→ **POTONGAN DOKUMEN**:
++++++++
Sekelumit Kisah Gedung DPR
Edsus Akhir Tahun 2012:

Sekelumit Kisah Gedung DPR

Keterbatasan gedung kala itu mengharuskan persidangan anggota Dewan berpindah tempat.

RFQ
Bacaan 2 Menit
Gedung DPR yang terletak di tepi Jalan Jenderal Gatot Subroto, Jakarta Pusat. Foto: Sgp
Gedung DPR yang terletak di tepi Jalan Jenderal Gatot Subroto, Jakarta Pusat. Foto: Sgp

Siapa yang tak kenal Gedung DPR. Bangunan mewah pada zamannya, terletak di tepi Jalan Jenderal Gatot Subroto, Jakarta Pusat. Bangunan yang ditempati para wakil rakyat sudah sering mendapat sorotan dan menjadi pusat demontrasi.

Siapa sangka gedung yang digunakan untuk merumuskan, pembahasan dan mengesahkan sejumlah Undang-Undang (UU) itu ternyata bermula di samping Lapangan Banteng, Jakarta Pusat. Periode 1964 silam, pimpinan Dewan Perwakilan Rakyat Gotong Royong (DPR GR) yakni H Arudji Kartawinata  berencana meremajakan bangunan tempat bersidang mereka di samping Lapangan Banteng.

Sejak Februari 1965, DPR-GR pindahke Senayan, menempati gedung eks-Komando Urusan Pembangunan Asian Games (KUPAG). Bangunan diperluas agar dapat menampung dan memadai aktivitas para anggota DPR GRagar bisa menggelar sidang. Penyelenggaraan rapat pleno digelar di gedung basket. Begitupun penyelenggaraan sidang MPRS pada 1966 dan sidang istimewa MPRS periode 1967 menggunakan Gedung Istana Olahraga. Minimnya tempat dan bangunan yang digunakan tak menyurutkan semangat untuk menunjukan Indonesia adalah negara demokrasi di mata dunia.

Jumat (17/8/1945) pagi, bangsa Indonesia memproklamirkan kemerdekaan. Kemerdekaan yang telah didambakan ratusan tahun itu akhirnya tiba. Itu artinya, titik awal pemerintahan negeri khatulistiwa ini dimulai. Hiruk-pikuk rakyat di seluruh penjuru nusantara berderu. Namun tidak disadari, kala itu bangsa Indonesia belum memiliki perangkat kelengkapan pemerintahan.
++++++++
→ **BAHAN YANG DIBERIKAN**:

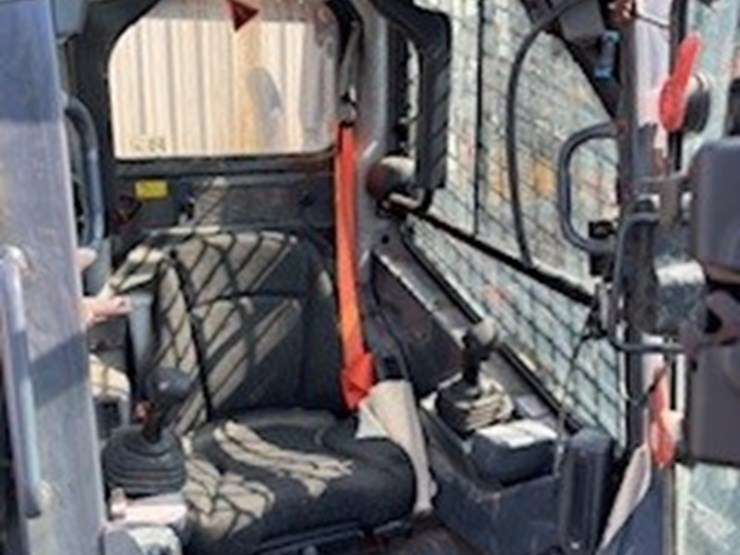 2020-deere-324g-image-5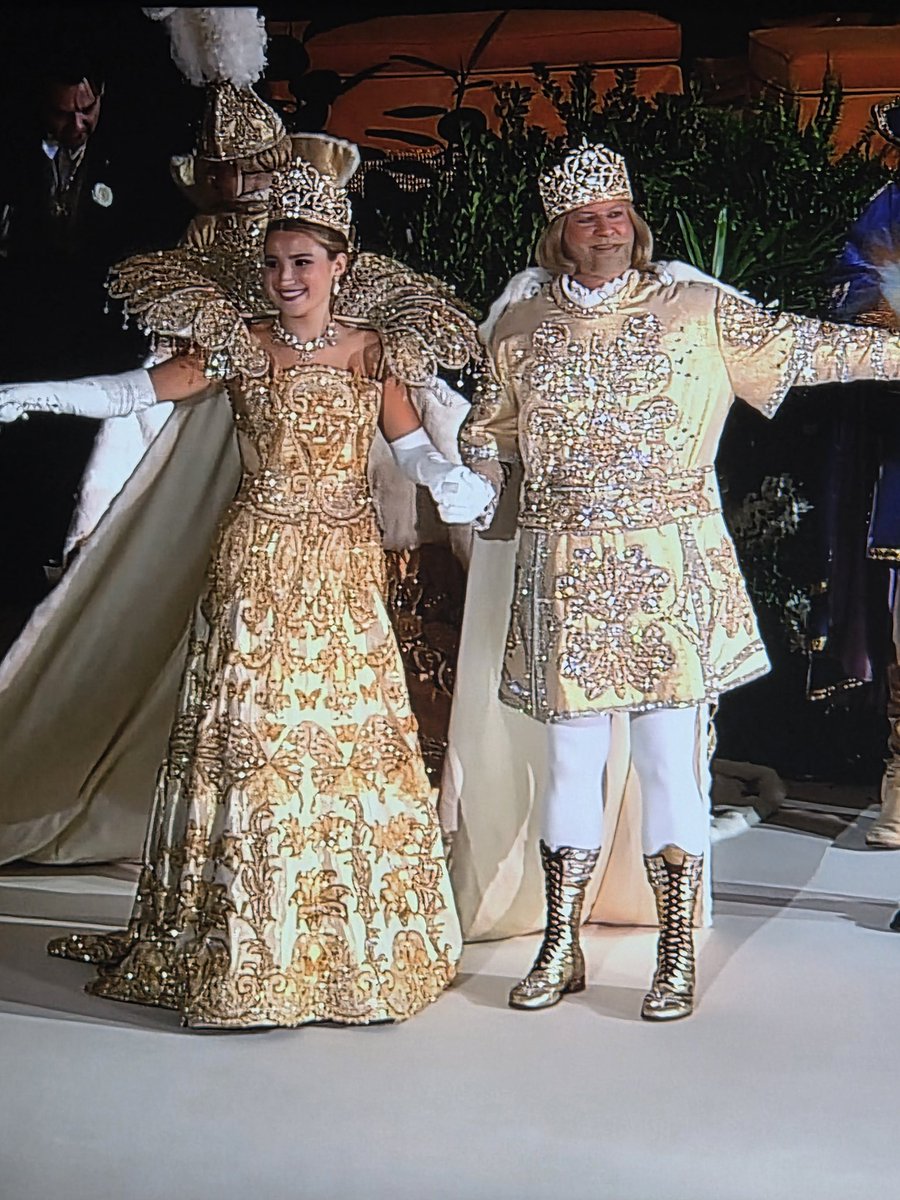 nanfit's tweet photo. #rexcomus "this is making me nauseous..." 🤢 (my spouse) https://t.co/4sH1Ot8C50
++++++++
→ **TUGAS ANDA**:
Salin kembali bagian tulisan tentang Gedung DPR dari "Siapa sangka gedung" sampai "di mata dunia.", dan ganti "Lapangan Banteng" dengan "Lapangan Merdeka".

→ **HASIL TUGAS**:
Siapa sangka gedung yang digunakan untuk merumuskan, pembahasan dan mengesahkan sejumlah Undang-Undang (UU) itu ternyata bermula di samping Lapangan Merdeka, Jakarta Pusat. Periode 1964 silam, pimpinan Dewan Perwakilan Rakyat Gotong Royong (DPR GR) yakni H Arudji Kartawinata  berencana meremajakan bangunan tempat bersidang mereka di samping Lapangan Merdeka.

Sejak Februari 1965, DPR-GR pindahke Senayan, menempati gedung eks-Komando Urusan Pembangunan Asian Games (KUPAG). Bangunan diperluas agar dapat menampung dan memadai aktivitas para anggota DPR GRagar bisa menggelar sidang. Penyelenggaraan rapat pleno digelar di gedung basket. Begitupun penyelenggaraan sidang MPRS pada 1966 dan sidang istimewa MPRS periode 1967 menggunakan Gedung Istana Olahraga. Minimnya tempat dan bangunan yang digunakan tak menyurutkan semangat untuk menunjukan Indonesia adalah negara demokrasi di mata dunia.